That’s not a new thought although much of modern American society is aimed at distracting us from that cold reality. We’re born to die, and that’s been a major or minor theme in much of world literature and art over the course of many millenniums. One of the most eloquent writers on this theme, someone who refuses to avert his eyes, is the author of the book of Ecclesiastes in the Hebrew Bible (Old Testament).
Written some twenty-two hundred years ago, Ecclesiastes is a Latinized version of the Hebrew word or name which is the subject of much uncertainty. Robert Alter, in his 2010 collection of translations The Wisdom Books: Job, Proverbs, and Ecclesiastes, argues, for a variety of technical reasons, that the book should be called Qohelet….
The book of Qohelet, Alter writes, is “one of the most original texts produced in the Biblical period, early or late” and “the most peculiar book in the Hebrew Bible.”
That’s because Qohelet runs counter to nearly every other biblical text. In the rest of the Bible, God is seen as being more or less involved in human destiny, and, despite the many bad things that happen, there is much hope that, by living a good and moral life, the righteous will win some divine reward and the wicked will be damned.
Qohelet isn’t buying that. The second verse of the book is well-known as it was translated for the King James Bible, completed in 1611:
Vanity of vanities, says the Preacher, vanity of vanities; all is vanity. (1:2)
But Alter argues that it’s important to keep the feel of the Hebrew metaphor by employing a word for something that is physical. Hence, his reading of that line and two that follow is:
Merest breath, said Qohelet, merest breath. All is mere breath. What gain is there for a man in all his toil that he toils under the sun….All rivers go to the sea, and the sea is not full. (1:2-3,7)
—
“Lamb: The Gospel According to Biff, Christ’s Childhood Pal” by Christopher Moore
As Biff notes at the beginning of Christopher Moore’s comic 2002 novel Lamb: The Gospel According to Biff, Christ’s Childhood Pal, his friend’s name was Joshua.
Jesus, he explains, is a Greek translation of the Hebrew name Yeshua. Also, Christ isn’t his last name. It’s Greek for the Hebrew word messiah, meaning anointed. Biff goes on:
I have no idea what the “H” in Jesus H. Christ stood for. It’s one of the things I should have asked him.
That gives you an idea of the general tone of Lamb and of Levi who is called Biff, one in a long line of Christopher Moore characters who are ribald, raunchy, cheeky, confused, intrepid, vibrant and — did I mention? — randy smart alecks with a heart of gold. Here, for instance, is how Biff summarizes the gist of virtually every sermon he ever heard Joshua give:
“You should be nice to people, even creeps.”
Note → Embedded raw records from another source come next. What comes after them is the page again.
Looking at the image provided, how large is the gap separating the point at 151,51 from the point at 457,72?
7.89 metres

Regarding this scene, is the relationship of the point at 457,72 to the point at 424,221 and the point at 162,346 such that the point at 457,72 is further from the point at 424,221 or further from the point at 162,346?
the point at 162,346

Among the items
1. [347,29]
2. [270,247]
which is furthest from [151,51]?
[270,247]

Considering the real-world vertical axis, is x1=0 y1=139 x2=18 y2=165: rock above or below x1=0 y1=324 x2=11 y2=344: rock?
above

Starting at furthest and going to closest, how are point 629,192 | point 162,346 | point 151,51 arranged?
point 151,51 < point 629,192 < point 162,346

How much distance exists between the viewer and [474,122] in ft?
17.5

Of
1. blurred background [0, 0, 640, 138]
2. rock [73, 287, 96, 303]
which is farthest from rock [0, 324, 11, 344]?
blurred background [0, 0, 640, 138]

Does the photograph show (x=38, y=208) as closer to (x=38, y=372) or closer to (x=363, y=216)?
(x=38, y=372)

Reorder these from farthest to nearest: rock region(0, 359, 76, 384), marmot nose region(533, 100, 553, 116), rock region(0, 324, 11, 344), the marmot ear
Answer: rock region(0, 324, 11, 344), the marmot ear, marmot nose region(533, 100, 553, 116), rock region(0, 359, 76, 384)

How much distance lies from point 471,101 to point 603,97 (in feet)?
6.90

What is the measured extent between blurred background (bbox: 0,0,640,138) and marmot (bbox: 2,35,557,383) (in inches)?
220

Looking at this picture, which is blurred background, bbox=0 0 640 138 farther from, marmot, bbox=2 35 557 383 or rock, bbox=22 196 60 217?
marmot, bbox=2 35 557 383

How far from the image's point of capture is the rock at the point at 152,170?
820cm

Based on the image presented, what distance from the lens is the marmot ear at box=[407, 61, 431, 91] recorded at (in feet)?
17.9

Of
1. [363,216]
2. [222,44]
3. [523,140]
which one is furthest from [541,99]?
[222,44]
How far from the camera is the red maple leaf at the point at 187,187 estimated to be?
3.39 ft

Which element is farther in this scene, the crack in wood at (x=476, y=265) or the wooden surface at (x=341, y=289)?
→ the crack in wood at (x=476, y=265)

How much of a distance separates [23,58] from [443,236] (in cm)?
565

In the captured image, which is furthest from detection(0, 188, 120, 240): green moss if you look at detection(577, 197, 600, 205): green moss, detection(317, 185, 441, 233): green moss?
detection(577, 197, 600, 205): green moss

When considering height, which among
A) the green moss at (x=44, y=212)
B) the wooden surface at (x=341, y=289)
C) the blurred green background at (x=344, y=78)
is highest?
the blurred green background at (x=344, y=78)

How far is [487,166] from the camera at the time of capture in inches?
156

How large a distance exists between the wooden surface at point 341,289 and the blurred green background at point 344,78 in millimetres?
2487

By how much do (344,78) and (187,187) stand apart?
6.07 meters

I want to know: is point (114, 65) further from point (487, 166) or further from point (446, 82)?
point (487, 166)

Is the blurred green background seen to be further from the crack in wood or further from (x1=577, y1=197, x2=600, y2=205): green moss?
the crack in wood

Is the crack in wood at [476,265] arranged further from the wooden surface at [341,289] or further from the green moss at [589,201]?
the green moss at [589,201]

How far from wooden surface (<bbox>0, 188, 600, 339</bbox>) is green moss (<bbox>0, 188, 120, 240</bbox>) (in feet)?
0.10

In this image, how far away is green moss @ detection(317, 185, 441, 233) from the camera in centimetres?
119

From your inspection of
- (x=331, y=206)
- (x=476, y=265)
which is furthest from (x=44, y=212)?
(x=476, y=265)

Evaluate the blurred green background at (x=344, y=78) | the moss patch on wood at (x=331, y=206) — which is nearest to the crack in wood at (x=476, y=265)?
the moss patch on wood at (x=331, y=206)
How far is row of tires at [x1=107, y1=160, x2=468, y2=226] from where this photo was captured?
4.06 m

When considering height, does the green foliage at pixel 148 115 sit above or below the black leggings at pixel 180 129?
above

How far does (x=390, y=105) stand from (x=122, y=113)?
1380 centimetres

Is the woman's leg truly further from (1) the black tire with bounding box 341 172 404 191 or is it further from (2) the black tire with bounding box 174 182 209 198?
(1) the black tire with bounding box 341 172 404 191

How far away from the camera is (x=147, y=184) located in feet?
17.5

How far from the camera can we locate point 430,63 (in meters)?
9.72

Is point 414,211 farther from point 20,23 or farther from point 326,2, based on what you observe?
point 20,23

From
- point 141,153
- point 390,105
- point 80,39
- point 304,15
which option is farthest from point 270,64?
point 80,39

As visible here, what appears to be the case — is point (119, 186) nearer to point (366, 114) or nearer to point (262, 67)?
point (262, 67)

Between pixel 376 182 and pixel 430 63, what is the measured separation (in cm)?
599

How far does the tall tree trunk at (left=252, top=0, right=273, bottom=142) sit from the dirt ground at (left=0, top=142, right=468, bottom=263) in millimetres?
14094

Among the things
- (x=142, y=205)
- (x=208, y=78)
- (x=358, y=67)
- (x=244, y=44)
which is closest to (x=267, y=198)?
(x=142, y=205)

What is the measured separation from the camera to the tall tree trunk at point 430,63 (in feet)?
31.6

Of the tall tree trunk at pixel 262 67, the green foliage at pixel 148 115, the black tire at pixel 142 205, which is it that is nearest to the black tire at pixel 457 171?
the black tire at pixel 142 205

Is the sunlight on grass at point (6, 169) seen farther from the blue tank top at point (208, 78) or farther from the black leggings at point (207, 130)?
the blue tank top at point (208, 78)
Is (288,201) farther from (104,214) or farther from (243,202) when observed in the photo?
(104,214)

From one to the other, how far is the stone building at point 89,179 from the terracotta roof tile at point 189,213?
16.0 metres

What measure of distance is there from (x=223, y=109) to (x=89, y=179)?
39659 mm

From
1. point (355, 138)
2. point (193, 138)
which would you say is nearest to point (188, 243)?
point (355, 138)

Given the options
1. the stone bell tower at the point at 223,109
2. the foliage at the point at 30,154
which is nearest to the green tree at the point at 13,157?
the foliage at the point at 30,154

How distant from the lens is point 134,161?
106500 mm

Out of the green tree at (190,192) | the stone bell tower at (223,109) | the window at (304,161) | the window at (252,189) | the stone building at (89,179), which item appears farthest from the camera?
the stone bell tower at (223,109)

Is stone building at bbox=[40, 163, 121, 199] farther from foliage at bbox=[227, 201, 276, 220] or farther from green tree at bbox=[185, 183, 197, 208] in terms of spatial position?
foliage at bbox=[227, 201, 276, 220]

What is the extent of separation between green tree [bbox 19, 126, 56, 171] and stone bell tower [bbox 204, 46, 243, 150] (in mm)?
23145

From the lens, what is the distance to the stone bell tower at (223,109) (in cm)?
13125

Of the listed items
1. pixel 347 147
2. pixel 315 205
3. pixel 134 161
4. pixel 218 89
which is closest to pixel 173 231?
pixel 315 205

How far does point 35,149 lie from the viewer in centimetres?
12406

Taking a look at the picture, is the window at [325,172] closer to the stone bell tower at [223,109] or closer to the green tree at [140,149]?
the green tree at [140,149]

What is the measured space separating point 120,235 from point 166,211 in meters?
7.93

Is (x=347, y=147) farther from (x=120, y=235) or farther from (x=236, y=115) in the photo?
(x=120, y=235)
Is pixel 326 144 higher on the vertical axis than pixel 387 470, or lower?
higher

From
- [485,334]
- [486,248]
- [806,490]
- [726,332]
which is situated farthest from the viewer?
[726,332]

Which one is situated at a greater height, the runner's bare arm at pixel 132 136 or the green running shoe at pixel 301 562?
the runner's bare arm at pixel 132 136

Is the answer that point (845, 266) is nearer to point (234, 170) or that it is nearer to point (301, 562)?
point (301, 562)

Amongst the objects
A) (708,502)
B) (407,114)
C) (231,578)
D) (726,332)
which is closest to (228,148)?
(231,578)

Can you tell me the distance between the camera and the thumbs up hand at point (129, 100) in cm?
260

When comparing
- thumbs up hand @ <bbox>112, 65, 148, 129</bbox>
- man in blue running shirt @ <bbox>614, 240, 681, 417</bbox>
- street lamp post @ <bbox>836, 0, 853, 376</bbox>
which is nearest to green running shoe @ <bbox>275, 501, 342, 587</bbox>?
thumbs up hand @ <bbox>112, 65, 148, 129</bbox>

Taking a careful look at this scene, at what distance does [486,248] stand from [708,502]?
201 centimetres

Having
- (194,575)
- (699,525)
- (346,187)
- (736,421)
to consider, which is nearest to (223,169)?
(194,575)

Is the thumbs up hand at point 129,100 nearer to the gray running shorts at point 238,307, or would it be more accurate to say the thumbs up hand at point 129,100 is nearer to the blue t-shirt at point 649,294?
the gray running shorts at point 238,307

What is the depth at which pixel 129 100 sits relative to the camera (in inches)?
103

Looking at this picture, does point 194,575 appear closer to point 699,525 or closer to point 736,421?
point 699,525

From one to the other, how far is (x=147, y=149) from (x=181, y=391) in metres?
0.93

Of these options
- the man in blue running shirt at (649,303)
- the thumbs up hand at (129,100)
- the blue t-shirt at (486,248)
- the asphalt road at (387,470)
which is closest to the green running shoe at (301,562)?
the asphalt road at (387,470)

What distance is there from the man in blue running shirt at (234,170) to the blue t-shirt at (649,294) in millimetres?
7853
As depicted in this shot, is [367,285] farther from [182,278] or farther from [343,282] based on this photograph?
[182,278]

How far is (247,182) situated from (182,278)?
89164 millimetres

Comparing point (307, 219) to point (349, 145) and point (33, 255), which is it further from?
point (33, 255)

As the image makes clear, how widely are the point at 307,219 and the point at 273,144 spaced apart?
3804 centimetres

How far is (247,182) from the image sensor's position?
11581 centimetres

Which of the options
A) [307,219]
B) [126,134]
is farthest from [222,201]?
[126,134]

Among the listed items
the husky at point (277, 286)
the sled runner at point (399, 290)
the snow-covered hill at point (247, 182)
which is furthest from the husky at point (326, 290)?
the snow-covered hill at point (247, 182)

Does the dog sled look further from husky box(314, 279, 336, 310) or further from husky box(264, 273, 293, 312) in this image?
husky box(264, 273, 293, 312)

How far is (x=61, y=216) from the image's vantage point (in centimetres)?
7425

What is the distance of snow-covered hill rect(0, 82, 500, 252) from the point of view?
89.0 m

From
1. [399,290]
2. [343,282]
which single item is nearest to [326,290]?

Generations of Christian theologians would probably nit-pick that teaching to death, and, yet, really, isn’t that the heart of Christianity?
Here’s the thing about Lamb: It’s very funny and outrageous and in the worst possible taste, as in this scene:
The new guy…noticed some flowers growing where Joshua had just relieved himself. Lush blossoms of a half dozen vibrant colors stood surrounded by the deadest landscape on the planet. “Hey, were those there yesterday?”
“That always happens,” I said. “We don’t talk about it.”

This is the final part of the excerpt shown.